• _Task to complete_
Return all of the lines below exactly as they are.

• _Material to process_

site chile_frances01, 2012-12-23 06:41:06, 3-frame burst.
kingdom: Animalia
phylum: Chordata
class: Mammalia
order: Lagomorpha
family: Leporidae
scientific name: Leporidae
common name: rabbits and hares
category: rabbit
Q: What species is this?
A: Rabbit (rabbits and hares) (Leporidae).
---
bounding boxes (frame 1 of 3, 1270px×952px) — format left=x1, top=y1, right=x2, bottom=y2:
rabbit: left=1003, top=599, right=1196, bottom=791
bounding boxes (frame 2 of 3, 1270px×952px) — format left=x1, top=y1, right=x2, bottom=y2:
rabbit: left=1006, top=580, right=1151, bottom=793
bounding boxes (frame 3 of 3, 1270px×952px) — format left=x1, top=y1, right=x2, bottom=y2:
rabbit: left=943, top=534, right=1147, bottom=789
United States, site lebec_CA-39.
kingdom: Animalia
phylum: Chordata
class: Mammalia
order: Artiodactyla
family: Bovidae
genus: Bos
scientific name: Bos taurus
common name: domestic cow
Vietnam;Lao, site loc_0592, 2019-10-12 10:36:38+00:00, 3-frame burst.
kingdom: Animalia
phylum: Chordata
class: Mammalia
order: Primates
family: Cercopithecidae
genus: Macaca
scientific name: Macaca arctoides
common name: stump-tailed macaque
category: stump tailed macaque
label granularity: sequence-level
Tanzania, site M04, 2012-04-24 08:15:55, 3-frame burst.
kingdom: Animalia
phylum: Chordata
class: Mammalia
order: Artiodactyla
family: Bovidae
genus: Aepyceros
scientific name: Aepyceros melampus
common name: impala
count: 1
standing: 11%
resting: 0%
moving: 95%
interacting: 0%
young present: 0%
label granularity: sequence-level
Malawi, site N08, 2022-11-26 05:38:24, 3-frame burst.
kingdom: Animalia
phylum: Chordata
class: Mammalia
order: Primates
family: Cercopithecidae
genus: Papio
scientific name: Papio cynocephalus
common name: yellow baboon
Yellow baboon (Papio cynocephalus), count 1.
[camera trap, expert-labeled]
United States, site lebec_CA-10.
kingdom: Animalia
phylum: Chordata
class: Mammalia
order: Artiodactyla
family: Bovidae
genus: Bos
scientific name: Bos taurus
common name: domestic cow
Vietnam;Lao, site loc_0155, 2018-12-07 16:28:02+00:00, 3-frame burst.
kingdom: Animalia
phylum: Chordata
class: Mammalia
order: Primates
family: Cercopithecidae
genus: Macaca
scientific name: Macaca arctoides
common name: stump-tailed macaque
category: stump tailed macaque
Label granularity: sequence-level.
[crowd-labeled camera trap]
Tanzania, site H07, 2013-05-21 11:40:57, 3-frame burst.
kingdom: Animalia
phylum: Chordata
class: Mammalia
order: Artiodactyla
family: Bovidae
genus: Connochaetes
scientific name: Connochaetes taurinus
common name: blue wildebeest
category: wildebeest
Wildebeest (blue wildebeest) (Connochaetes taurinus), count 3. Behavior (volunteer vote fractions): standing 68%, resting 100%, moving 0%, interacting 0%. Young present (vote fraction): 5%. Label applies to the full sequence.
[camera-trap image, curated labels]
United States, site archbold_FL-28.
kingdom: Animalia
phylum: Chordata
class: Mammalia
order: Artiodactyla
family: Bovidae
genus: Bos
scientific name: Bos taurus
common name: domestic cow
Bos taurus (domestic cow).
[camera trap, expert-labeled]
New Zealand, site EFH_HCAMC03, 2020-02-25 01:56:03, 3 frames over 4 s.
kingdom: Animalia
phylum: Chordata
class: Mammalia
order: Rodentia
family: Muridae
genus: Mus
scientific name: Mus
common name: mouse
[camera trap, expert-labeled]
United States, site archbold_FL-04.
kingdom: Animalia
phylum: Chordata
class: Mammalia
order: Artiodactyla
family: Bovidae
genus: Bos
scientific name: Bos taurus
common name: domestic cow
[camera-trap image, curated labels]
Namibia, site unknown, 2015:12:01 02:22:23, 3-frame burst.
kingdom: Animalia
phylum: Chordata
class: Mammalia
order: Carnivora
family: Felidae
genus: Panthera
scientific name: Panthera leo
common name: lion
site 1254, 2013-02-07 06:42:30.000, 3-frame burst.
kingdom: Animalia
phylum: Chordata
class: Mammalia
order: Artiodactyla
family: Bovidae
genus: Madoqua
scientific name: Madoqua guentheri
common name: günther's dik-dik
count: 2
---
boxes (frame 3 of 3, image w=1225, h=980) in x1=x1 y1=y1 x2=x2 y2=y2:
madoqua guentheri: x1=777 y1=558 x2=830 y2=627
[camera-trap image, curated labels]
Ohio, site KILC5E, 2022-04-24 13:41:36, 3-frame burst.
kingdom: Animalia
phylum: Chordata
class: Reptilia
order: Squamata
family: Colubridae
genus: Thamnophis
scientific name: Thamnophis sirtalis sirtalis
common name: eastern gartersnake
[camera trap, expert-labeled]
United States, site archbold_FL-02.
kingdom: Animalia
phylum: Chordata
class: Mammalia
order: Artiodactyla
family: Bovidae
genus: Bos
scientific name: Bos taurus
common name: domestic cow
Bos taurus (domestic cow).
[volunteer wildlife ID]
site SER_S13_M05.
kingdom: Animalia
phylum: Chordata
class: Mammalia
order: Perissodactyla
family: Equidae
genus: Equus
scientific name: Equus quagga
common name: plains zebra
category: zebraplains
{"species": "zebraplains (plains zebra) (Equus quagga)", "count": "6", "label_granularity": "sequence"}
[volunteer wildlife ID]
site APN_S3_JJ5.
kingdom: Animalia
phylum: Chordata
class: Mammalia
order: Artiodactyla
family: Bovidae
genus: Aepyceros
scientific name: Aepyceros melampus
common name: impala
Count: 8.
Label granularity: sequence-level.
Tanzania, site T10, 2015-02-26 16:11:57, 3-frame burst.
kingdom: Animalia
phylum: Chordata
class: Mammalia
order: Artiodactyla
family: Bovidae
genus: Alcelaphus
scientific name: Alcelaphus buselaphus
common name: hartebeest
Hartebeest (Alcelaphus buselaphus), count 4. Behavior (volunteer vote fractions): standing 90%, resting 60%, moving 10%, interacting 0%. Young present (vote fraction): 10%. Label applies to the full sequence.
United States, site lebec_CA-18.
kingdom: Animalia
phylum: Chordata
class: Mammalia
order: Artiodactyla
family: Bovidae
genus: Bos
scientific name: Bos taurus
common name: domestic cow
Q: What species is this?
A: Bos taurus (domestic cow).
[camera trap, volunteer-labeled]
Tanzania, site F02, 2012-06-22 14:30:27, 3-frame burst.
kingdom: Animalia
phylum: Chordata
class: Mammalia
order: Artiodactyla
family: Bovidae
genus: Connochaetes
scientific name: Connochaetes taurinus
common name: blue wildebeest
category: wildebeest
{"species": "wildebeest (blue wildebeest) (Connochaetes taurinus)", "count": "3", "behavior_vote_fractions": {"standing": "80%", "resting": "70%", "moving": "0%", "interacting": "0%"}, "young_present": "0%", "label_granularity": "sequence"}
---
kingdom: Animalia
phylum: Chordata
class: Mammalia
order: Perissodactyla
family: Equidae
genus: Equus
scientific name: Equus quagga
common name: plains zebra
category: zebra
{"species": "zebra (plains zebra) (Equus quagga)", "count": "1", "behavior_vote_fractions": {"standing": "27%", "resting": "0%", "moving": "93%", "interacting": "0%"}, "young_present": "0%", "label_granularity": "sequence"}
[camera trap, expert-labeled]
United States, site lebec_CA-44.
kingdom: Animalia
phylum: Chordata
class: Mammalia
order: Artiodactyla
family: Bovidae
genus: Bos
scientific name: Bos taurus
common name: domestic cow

• _Solution for this task_
site chile_frances01, 2012-12-23 06:41:06, 3-frame burst.
kingdom: Animalia
phylum: Chordata
class: Mammalia
order: Lagomorpha
family: Leporidae
scientific name: Leporidae
common name: rabbits and hares
category: rabbit
Q: What species is this?
A: Rabbit (rabbits and hares) (Leporidae).
---
bounding boxes (frame 1 of 3, 1270px×952px) — format left=x1, top=y1, right=x2, bottom=y2:
rabbit: left=1003, top=599, right=1196, bottom=791
bounding boxes (frame 2 of 3, 1270px×952px) — format left=x1, top=y1, right=x2, bottom=y2:
rabbit: left=1006, top=580, right=1151, bottom=793
bounding boxes (frame 3 of 3, 1270px×952px) — format left=x1, top=y1, right=x2, bottom=y2:
rabbit: left=943, top=534, right=1147, bottom=789
United States, site lebec_CA-39.
kingdom: Animalia
phylum: Chordata
class: Mammalia
order: Artiodactyla
family: Bovidae
genus: Bos
scientific name: Bos taurus
common name: domestic cow
Vietnam;Lao, site loc_0592, 2019-10-12 10:36:38+00:00, 3-frame burst.
kingdom: Animalia
phylum: Chordata
class: Mammalia
order: Primates
family: Cercopithecidae
genus: Macaca
scientific name: Macaca arctoides
common name: stump-tailed macaque
category: stump tailed macaque
label granularity: sequence-level
Tanzania, site M04, 2012-04-24 08:15:55, 3-frame burst.
kingdom: Animalia
phylum: Chordata
class: Mammalia
order: Artiodactyla
family: Bovidae
genus: Aepyceros
scientific name: Aepyceros melampus
common name: impala
count: 1
standing: 11%
resting: 0%
moving: 95%
interacting: 0%
young present: 0%
label granularity: sequence-level
Malawi, site N08, 2022-11-26 05:38:24, 3-frame burst.
kingdom: Animalia
phylum: Chordata
class: Mammalia
order: Primates
family: Cercopithecidae
genus: Papio
scientific name: Papio cynocephalus
common name: yellow baboon
Yellow baboon (Papio cynocephalus), count 1.
[camera trap, expert-labeled]
United States, site lebec_CA-10.
kingdom: Animalia
phylum: Chordata
class: Mammalia
order: Artiodactyla
family: Bovidae
genus: Bos
scientific name: Bos taurus
common name: domestic cow
Vietnam;Lao, site loc_0155, 2018-12-07 16:28:02+00:00, 3-frame burst.
kingdom: Animalia
phylum: Chordata
class: Mammalia
order: Primates
family: Cercopithecidae
genus: Macaca
scientific name: Macaca arctoides
common name: stump-tailed macaque
category: stump tailed macaque
Label granularity: sequence-level.
[crowd-labeled camera trap]
Tanzania, site H07, 2013-05-21 11:40:57, 3-frame burst.
kingdom: Animalia
phylum: Chordata
class: Mammalia
order: Artiodactyla
family: Bovidae
genus: Connochaetes
scientific name: Connochaetes taurinus
common name: blue wildebeest
category: wildebeest
Wildebeest (blue wildebeest) (Connochaetes taurinus), count 3. Behavior (volunteer vote fractions): standing 68%, resting 100%, moving 0%, interacting 0%. Young present (vote fraction): 5%. Label applies to the full sequence.
[camera-trap image, curated labels]
United States, site archbold_FL-28.
kingdom: Animalia
phylum: Chordata
class: Mammalia
order: Artiodactyla
family: Bovidae
genus: Bos
scientific name: Bos taurus
common name: domestic cow
Bos taurus (domestic cow).
[camera trap, expert-labeled]
New Zealand, site EFH_HCAMC03, 2020-02-25 01:56:03, 3 frames over 4 s.
kingdom: Animalia
phylum: Chordata
class: Mammalia
order: Rodentia
family: Muridae
genus: Mus
scientific name: Mus
common name: mouse
[camera trap, expert-labeled]
United States, site archbold_FL-04.
kingdom: Animalia
phylum: Chordata
class: Mammalia
order: Artiodactyla
family: Bovidae
genus: Bos
scientific name: Bos taurus
common name: domestic cow
[camera-trap image, curated labels]
Namibia, site unknown, 2015:12:01 02:22:23, 3-frame burst.
kingdom: Animalia
phylum: Chordata
class: Mammalia
order: Carnivora
family: Felidae
genus: Panthera
scientific name: Panthera leo
common name: lion
site 1254, 2013-02-07 06:42:30.000, 3-frame burst.
kingdom: Animalia
phylum: Chordata
class: Mammalia
order: Artiodactyla
family: Bovidae
genus: Madoqua
scientific name: Madoqua guentheri
common name: günther's dik-dik
count: 2
---
boxes (frame 3 of 3, image w=1225, h=980) in x1=x1 y1=y1 x2=x2 y2=y2:
madoqua guentheri: x1=777 y1=558 x2=830 y2=627
[camera-trap image, curated labels]
Ohio, site KILC5E, 2022-04-24 13:41:36, 3-frame burst.
kingdom: Animalia
phylum: Chordata
class: Reptilia
order: Squamata
family: Colubridae
genus: Thamnophis
scientific name: Thamnophis sirtalis sirtalis
common name: eastern gartersnake
[camera trap, expert-labeled]
United States, site archbold_FL-02.
kingdom: Animalia
phylum: Chordata
class: Mammalia
order: Artiodactyla
family: Bovidae
genus: Bos
scientific name: Bos taurus
common name: domestic cow
Bos taurus (domestic cow).
[volunteer wildlife ID]
site SER_S13_M05.
kingdom: Animalia
phylum: Chordata
class: Mammalia
order: Perissodactyla
family: Equidae
genus: Equus
scientific name: Equus quagga
common name: plains zebra
category: zebraplains
{"species": "zebraplains (plains zebra) (Equus quagga)", "count": "6", "label_granularity": "sequence"}
[volunteer wildlife ID]
site APN_S3_JJ5.
kingdom: Animalia
phylum: Chordata
class: Mammalia
order: Artiodactyla
family: Bovidae
genus: Aepyceros
scientific name: Aepyceros melampus
common name: impala
Count: 8.
Label granularity: sequence-level.
Tanzania, site T10, 2015-02-26 16:11:57, 3-frame burst.
kingdom: Animalia
phylum: Chordata
class: Mammalia
order: Artiodactyla
family: Bovidae
genus: Alcelaphus
scientific name: Alcelaphus buselaphus
common name: hartebeest
Hartebeest (Alcelaphus buselaphus), count 4. Behavior (volunteer vote fractions): standing 90%, resting 60%, moving 10%, interacting 0%. Young present (vote fraction): 10%. Label applies to the full sequence.
United States, site lebec_CA-18.
kingdom: Animalia
phylum: Chordata
class: Mammalia
order: Artiodactyla
family: Bovidae
genus: Bos
scientific name: Bos taurus
common name: domestic cow
Q: What species is this?
A: Bos taurus (domestic cow).
[camera trap, volunteer-labeled]
Tanzania, site F02, 2012-06-22 14:30:27, 3-frame burst.
kingdom: Animalia
phylum: Chordata
class: Mammalia
order: Artiodactyla
family: Bovidae
genus: Connochaetes
scientific name: Connochaetes taurinus
common name: blue wildebeest
category: wildebeest
{"species": "wildebeest (blue wildebeest) (Connochaetes taurinus)", "count": "3", "behavior_vote_fractions": {"standing": "80%", "resting": "70%", "moving": "0%", "interacting": "0%"}, "young_present": "0%", "label_granularity": "sequence"}
---
kingdom: Animalia
phylum: Chordata
class: Mammalia
order: Perissodactyla
family: Equidae
genus: Equus
scientific name: Equus quagga
common name: plains zebra
category: zebra
{"species": "zebra (plains zebra) (Equus quagga)", "count": "1", "behavior_vote_fractions": {"standing": "27%", "resting": "0%", "moving": "93%", "interacting": "0%"}, "young_present": "0%", "label_granularity": "sequence"}
[camera trap, expert-labeled]
United States, site lebec_CA-44.
kingdom: Animalia
phylum: Chordata
class: Mammalia
order: Artiodactyla
family: Bovidae
genus: Bos
scientific name: Bos taurus
common name: domestic cow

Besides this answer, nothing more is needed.